### TASK BRIEF
Quote the listing below word for word, omitting the pictures.

### TASK INPUTS
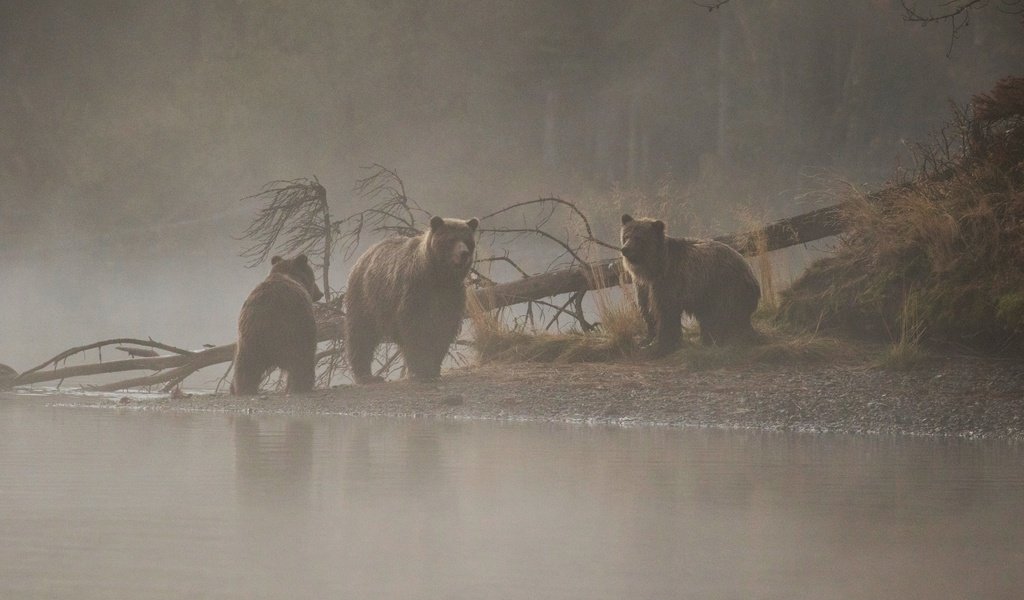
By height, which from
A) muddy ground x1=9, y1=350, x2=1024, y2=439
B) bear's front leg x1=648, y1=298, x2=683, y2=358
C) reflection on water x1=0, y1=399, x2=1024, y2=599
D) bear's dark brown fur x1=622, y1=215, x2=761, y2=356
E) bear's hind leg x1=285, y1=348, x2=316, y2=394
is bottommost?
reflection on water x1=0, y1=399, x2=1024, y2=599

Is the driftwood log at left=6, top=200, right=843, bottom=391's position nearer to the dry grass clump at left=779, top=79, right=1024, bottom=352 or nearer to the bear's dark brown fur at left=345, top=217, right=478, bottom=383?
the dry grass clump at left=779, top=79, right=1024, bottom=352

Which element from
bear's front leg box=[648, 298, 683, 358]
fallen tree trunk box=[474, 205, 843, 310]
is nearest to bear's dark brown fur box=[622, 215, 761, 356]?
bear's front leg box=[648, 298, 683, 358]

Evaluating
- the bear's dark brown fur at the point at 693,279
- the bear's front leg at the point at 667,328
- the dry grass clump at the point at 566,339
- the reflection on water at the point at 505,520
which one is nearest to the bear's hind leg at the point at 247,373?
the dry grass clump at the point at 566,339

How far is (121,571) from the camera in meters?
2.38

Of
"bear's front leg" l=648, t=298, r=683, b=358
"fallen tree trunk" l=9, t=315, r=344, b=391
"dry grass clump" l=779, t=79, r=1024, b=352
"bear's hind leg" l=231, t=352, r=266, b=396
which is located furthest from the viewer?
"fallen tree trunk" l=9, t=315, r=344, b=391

### REPLY TO THE TASK
By height, which from
A) muddy ground x1=9, y1=350, x2=1024, y2=439
B) bear's front leg x1=648, y1=298, x2=683, y2=358
C) reflection on water x1=0, y1=399, x2=1024, y2=599
D) bear's dark brown fur x1=622, y1=215, x2=761, y2=356
E) bear's hind leg x1=285, y1=348, x2=316, y2=394
is bottommost?
reflection on water x1=0, y1=399, x2=1024, y2=599

Is the driftwood log at left=6, top=200, right=843, bottom=391's position nearer to the dry grass clump at left=779, top=79, right=1024, bottom=352 or nearer to the bear's dark brown fur at left=345, top=217, right=478, bottom=383?
the dry grass clump at left=779, top=79, right=1024, bottom=352

Which element from
bear's front leg box=[648, 298, 683, 358]
fallen tree trunk box=[474, 205, 843, 310]
is nearest to bear's dark brown fur box=[622, 215, 761, 356]?
bear's front leg box=[648, 298, 683, 358]

Evaluating
- the bear's dark brown fur at the point at 693,279
- the bear's front leg at the point at 667,328
- the dry grass clump at the point at 566,339
- the reflection on water at the point at 505,520
which one is nearest to the bear's hind leg at the point at 247,373?
the dry grass clump at the point at 566,339

How far is (121,571) from the camera in meters?
2.38

Of
"bear's front leg" l=648, t=298, r=683, b=358
"fallen tree trunk" l=9, t=315, r=344, b=391
"dry grass clump" l=779, t=79, r=1024, b=352
"bear's hind leg" l=231, t=352, r=266, b=396
which is located furthest from the viewer?
"fallen tree trunk" l=9, t=315, r=344, b=391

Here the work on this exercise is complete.